Saturday, March 22, 2008

Shaken

The news of Marit's accident has shaken me so seriously to my core. At this moment I do not care what bones of hers are broken, I am so grateful she and Elizabeth are alive. I don't know what happened down at Camp HTFU last month but I feel like we are damn sisters.

I know Marit and I will be talking soon, I just want to catch you at a quiet time when things have settled.

A few years ago I was a "survivor" of a horrific bike accident. I used to ride with Dr. Les and the Tuesday TNT group on Tuesday mornings. I am a self admitted crappy drafter, so I'd hang back about 10-15 yards from the group. They were all experiences cyclists, some had TT bike,s some had road, so to keep things safer I just held back.

One day in may, there was a crash. I can still hear them all hitting the ground.

Les crossed wheels with someone.

Everyone was thrown all over the place. My friend Cindy was laying motionless on the ground. Out of eight I think 2 of us did not go down. Less was in a heap.

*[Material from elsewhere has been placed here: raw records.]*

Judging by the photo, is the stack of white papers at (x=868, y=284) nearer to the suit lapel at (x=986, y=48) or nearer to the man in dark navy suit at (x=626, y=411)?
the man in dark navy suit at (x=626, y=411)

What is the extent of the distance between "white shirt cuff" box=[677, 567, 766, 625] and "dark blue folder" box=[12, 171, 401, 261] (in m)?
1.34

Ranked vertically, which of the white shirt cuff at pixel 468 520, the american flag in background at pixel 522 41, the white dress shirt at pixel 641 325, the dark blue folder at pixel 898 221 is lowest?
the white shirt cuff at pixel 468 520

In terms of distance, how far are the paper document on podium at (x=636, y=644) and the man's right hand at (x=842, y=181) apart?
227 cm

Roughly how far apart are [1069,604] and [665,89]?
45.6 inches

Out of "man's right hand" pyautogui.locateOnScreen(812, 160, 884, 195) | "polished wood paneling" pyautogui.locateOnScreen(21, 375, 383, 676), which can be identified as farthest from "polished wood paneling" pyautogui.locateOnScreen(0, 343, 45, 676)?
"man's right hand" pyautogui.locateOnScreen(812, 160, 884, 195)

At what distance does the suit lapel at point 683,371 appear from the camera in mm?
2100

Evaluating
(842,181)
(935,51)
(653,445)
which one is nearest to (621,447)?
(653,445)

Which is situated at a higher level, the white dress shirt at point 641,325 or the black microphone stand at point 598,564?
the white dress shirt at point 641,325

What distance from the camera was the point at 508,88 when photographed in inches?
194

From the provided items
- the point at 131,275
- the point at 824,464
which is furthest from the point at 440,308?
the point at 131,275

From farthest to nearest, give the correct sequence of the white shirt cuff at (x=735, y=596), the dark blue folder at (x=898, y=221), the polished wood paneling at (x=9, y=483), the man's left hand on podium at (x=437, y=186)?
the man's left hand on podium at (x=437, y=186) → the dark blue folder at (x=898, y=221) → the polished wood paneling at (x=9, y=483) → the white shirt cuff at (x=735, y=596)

I got to Less and rolled him over, it was clear he was broken. Very clear. I held his head still and I choked back tears as Johnathan called 911. I didn't even know where they were. As I spoke to Les I looked to Cindy who was still motionless.

I was so scared.

I am an ED nurse, but at least when you come to me you are in my environment. Out here I was terrified.

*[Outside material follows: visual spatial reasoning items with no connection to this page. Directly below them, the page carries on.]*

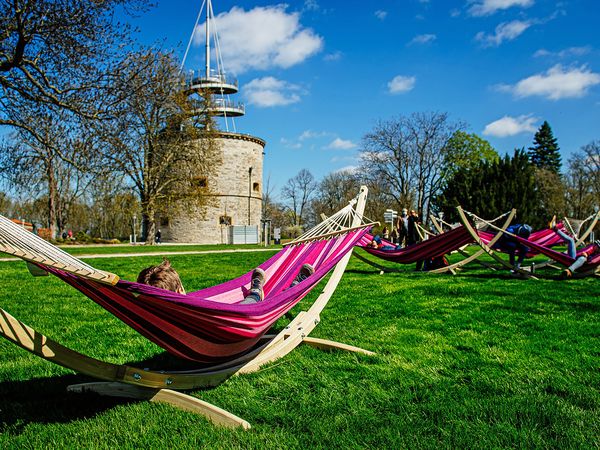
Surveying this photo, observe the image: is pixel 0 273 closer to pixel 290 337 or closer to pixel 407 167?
pixel 290 337

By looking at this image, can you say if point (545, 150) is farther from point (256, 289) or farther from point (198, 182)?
point (256, 289)

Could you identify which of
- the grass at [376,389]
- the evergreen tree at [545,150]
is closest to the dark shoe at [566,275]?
the grass at [376,389]

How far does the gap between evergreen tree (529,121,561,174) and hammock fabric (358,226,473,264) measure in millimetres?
46119

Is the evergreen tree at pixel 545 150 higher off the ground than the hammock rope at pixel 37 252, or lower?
higher

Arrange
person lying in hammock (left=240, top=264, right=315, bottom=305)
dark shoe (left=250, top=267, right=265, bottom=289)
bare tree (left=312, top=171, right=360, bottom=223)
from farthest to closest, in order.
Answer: bare tree (left=312, top=171, right=360, bottom=223), dark shoe (left=250, top=267, right=265, bottom=289), person lying in hammock (left=240, top=264, right=315, bottom=305)

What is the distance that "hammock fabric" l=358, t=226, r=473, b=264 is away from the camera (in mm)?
6648

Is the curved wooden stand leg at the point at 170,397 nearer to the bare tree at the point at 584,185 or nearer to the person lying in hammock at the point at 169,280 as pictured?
the person lying in hammock at the point at 169,280

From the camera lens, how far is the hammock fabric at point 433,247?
21.8 ft

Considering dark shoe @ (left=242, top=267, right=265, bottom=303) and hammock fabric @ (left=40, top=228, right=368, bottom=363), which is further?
dark shoe @ (left=242, top=267, right=265, bottom=303)

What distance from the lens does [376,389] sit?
8.08 feet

It only took 10 minutes but it felt like 80, the ambulances arrived. I don't remember what happened after that.

Les can't ride to this day. We swim together and I know how he misses the open road. Cindy was all right as well and she's still riding.

Broken bones heal. Spirits heal as well.

But nothing has ever erased my memory of that day.

In the movies when people crash and fall it is in slow motion, hell there's even music.

In real life..... it's immediate. It's over before it happened. What I will never be able to overcome is the sound of them all hitting the ground.

And the feeling of why I was not hurt. Why not me..... why Les? It's a strange survivor like feeling, a feeling of guilt. You were spared but you are not sure why. The one who was injured didn't deserve this all, but why did you deserve to be all right???? They are the better person. They have bigger guts and the most perseverance.

It's a feeling of guilt I will never shake as I swim 2 mornings a week with my friend Les. To sometimes see him still in pain as I continue on the journey without interruption.

I think of Marit a lot during the day. Her fighting spirit, her tenacity. I also think of Elizabeth too. Because i know what that feels like. I know what it feels like to be spared. It feels like luck + guilt + destiny. Like there is a lesson to learn and we might not be sure what it is. But we are a little more careful from then on in.

Stay the course sisters. We'll get there.

4 comments:

Pedergraham said...

Well put, Mary.
-Danielle

Cindy Jo said...

I feel for you!!!

My bike accident wasn't as serious, but the mental and physical scars still linger several years later. I am much more cautious and skittish on the bike now, and every time I get home I am grateful to be in one piece!

Sending good healing vibes to all three of you...

Marit C-L said...

I love you Mary.

Mira (Ivanovich) Lelovic said...

That was a beautiful post. I pray that you never hear another crash, and that I never will.